Em comunicado, a defesa expressa preocupação com a divulgação dessas conversas em diversos meios de comunicação, sugerindo que podem estar “editadas e tiradas de contexto”. Os advogados afirmam não ter tido acesso ao material que tem sido veiculado pela imprensa.
A Solicitação ao STF
O requerimento formaliza o pedido para que seja instaurado um inquérito, visando identificar a origem dos vazamentos e exigir que a autoridade policial apresente a relação de todas as pessoas que acessaram o conteúdo dos aparelhos apreendidos.
A defesa esclarece que o objetivo não é investigar jornalistas que receberam as informações, mas sim apurar a responsabilidade de quem tinha o dever legal de custodiar o material, que permanece sob sigilo judicial.
Supostos Diálogos com Autoridades e Negação
Entre as mensagens alegadamente divulgadas, estariam conversas entre Vorcaro e Alexandre de Moraes. Capturas de tela (prints) atribuídas aos dois foram publicadas pelo jornal O Globo, gerando repercussão.
Em resposta ao jornal, o ministro Alexandre de Moraes negou veementemente ter recebido tais mensagens, classificando as alegações como “ilação mentirosa” com o intuito de “atacar o Supremo Tribunal Federal”.
Ainda de acordo com informações veiculadas, Vorcaro teria relatado, em conversas com sua ex-namorada Martha Graeff, contatos próximos com parlamentares, políticos e figuras do Judiciário, com quem supostamente discutiu questões do Banco Master, como a tentativa de venda da instituição ao Banco Regional de Brasília (BRB).
A defesa de Vorcaro informa que o espelhamento dos dados de seus aparelhos foi entregue aos advogados em 3 de março. Segundo eles, o HD foi lacrado imediatamente na presença da autoridade policial, advogados e tabelião, a fim de preservar o sigilo das informações.
Espera-se que as autoridades que violaram o dever funcional de resguardar o sigilo sejam identificadas e responsabilizadas por atos que expõem pessoas sem relação com a investigação e podem prejudicar o esclarecimento dos fatos.

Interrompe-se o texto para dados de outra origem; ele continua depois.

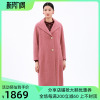 honrn红质粉色，插肩袖翻领羊毛呢子直筒大衣，外套女秋冬中长款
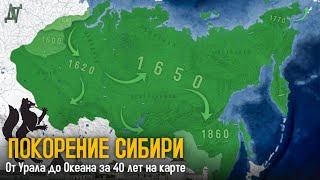 Как Россия покорила Сибирь? Освоение Сибири на карте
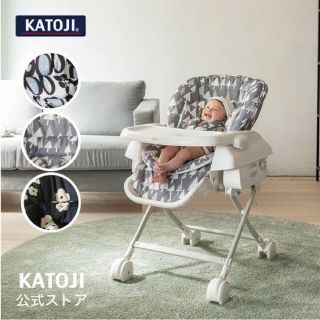 カトージ(KATOJI)のKATOJI ハイローラック　ねこたねこ様専用(その他)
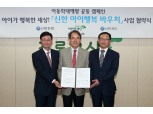 신한은행, ‘신한 아이행복바우처’ 사업 협약 체결 
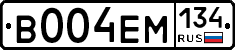 В004ЕМ134 - 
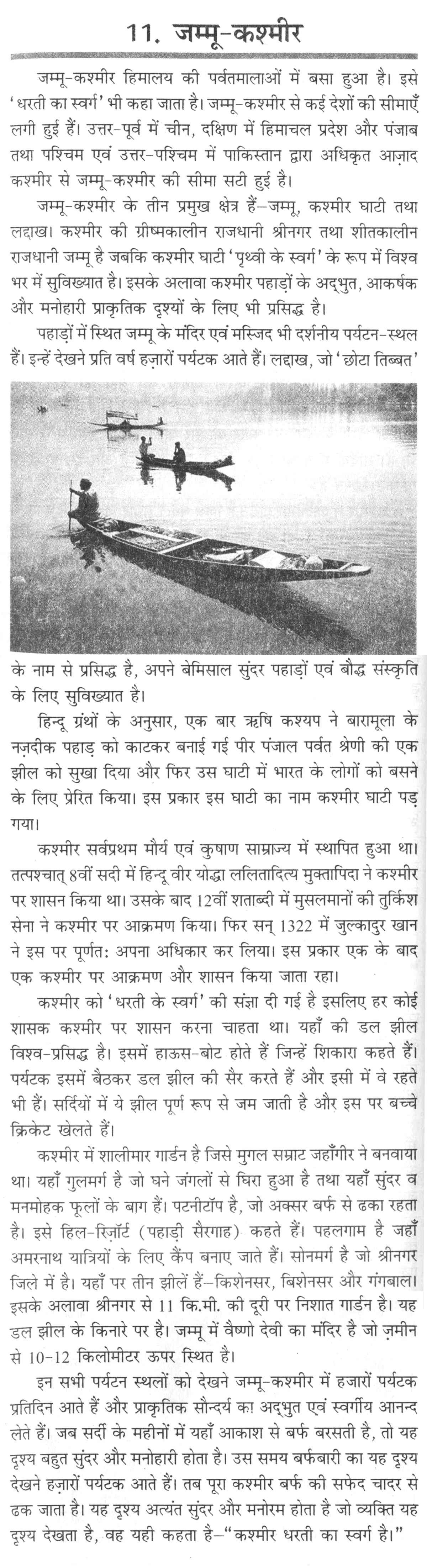 Himalayni Romanchak Yatra Gujarati Book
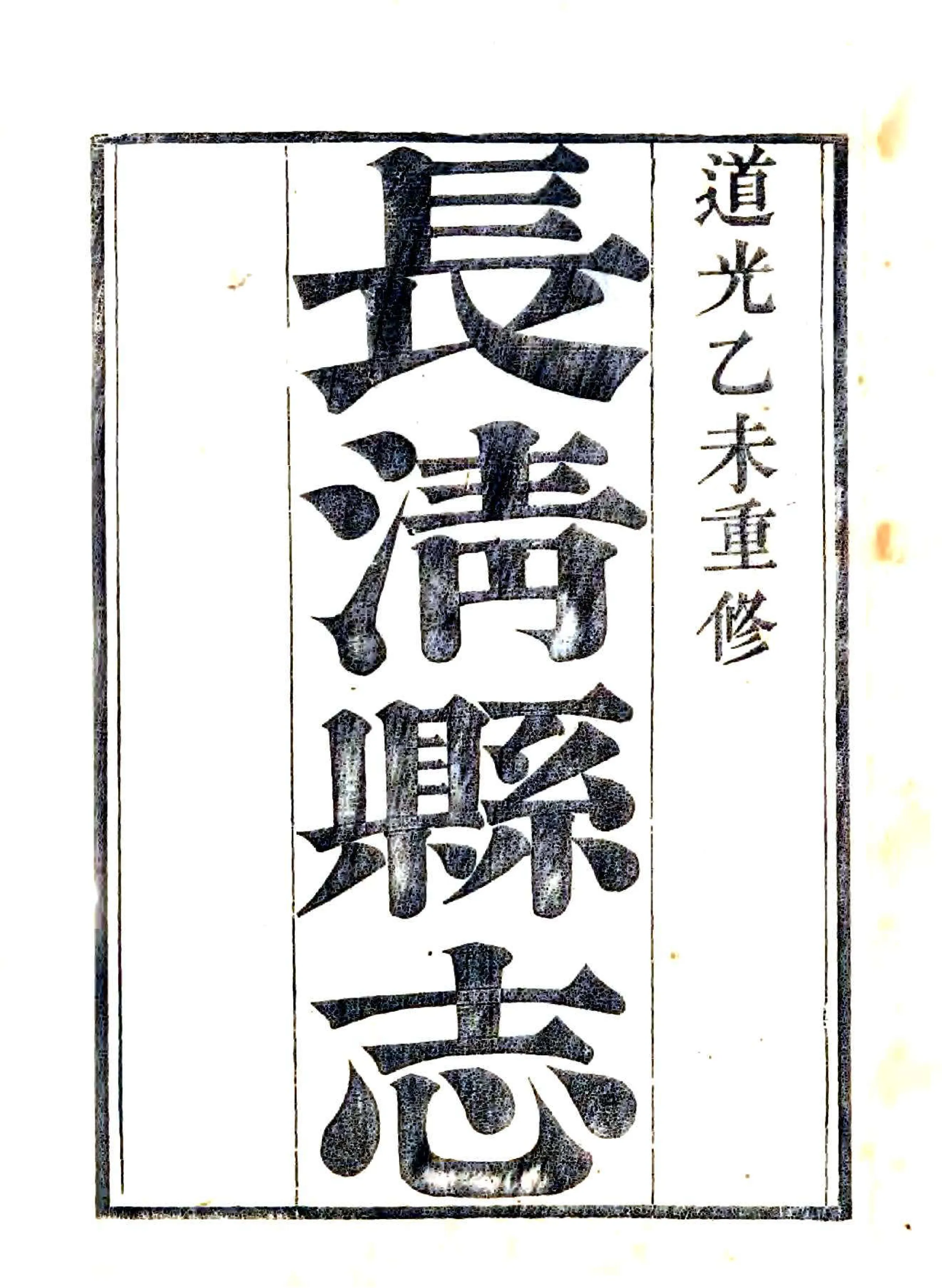 长清县志（道光） 在线预览第2页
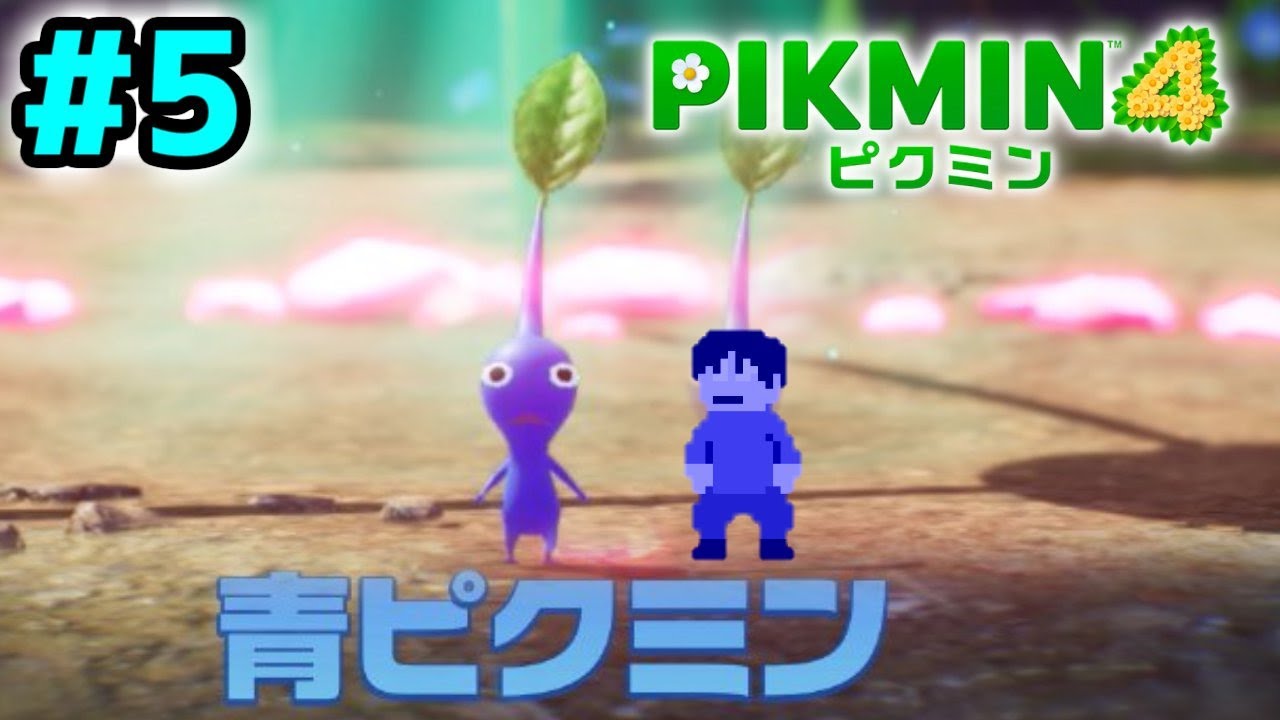 実況】引き寄せられる遭難者達！ピクミン4をツッコミ実況5日目 - YouTube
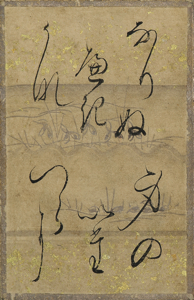 百人一首かるた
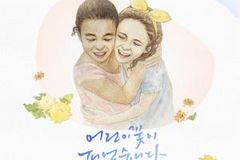 컴패션, “어린이 꽃이 피었습니다” 캠페인 전개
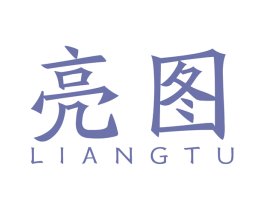 亮图 商标图样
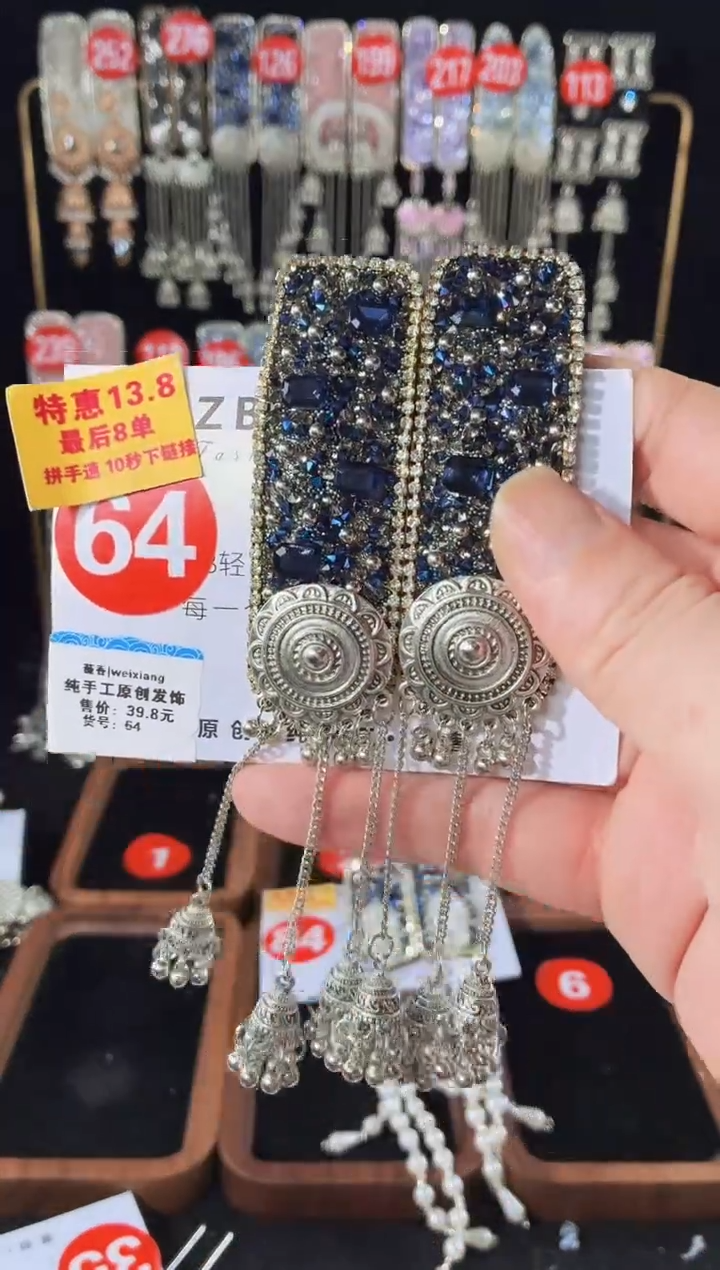 仿水晶铁合金仿水晶铁合金水晶64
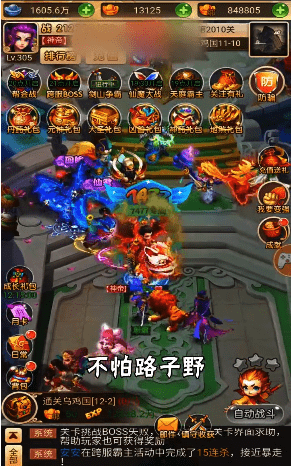 神威封神2
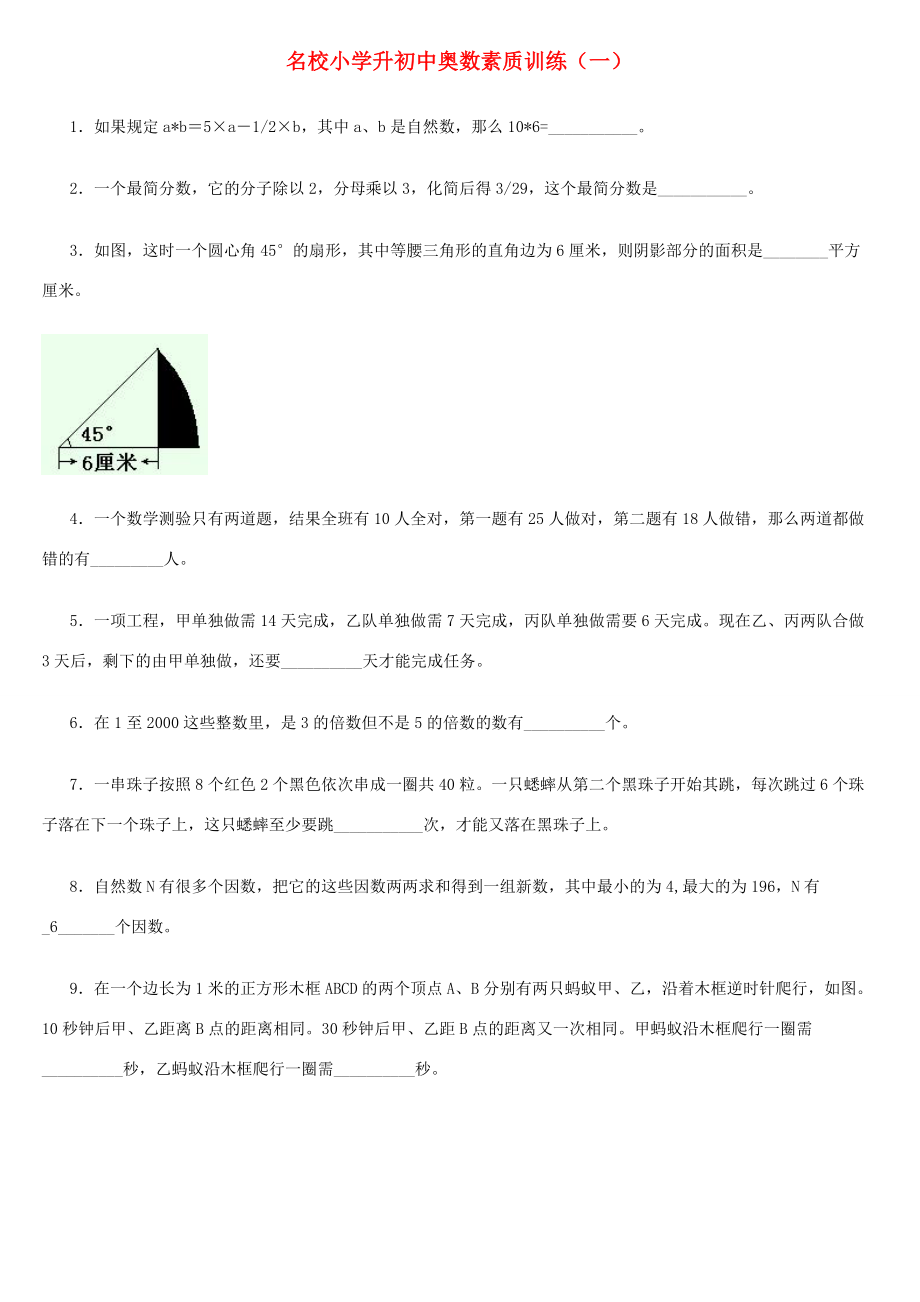 小学数学素质测试应试训练一 试题.doc_第1页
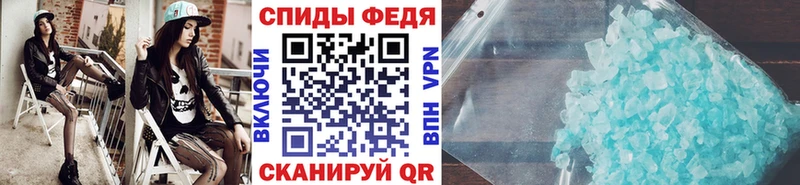 МЕТАМФЕТАМИН винт  как найти наркотики  Жуков 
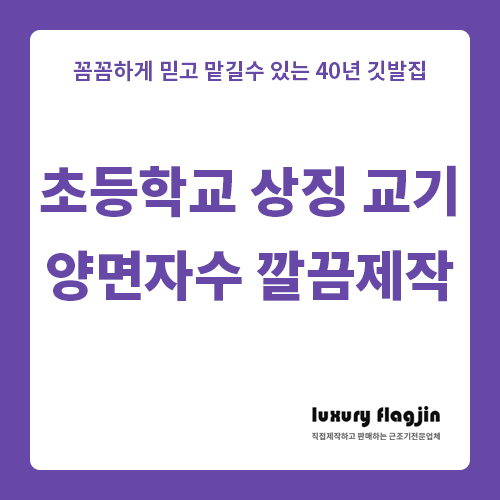  초등학교 학교상징 교기 깔끔한 양면자수 공장직거래로 제작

Contexto: Prisão e Operação Compliance Zero
Daniel Vorcaro foi novamente detido pela Polícia Federal na quarta-feira (4), como parte da terceira fase da Operação Compliance Zero. No ano anterior, o empresário também havia sido alvo de um mandado de prisão na mesma operação, mas obteve liberdade provisória mediante uso de tornozeleira eletrônica.
A nova prisão foi justificada por mensagens supostamente encontradas no celular do banqueiro, apreendido na primeira fase da operação, nas quais ele teria ameaçado jornalistas e indivíduos que contrariavam seus interesses.
A Operação Compliance Zero investiga alegadas fraudes bilionárias no Banco Master, que teriam provocado um prejuízo estimado em até R$ 47 bilhões ao Fundo Garantidor de Créditos, destinado ao ressarcimento de investidores.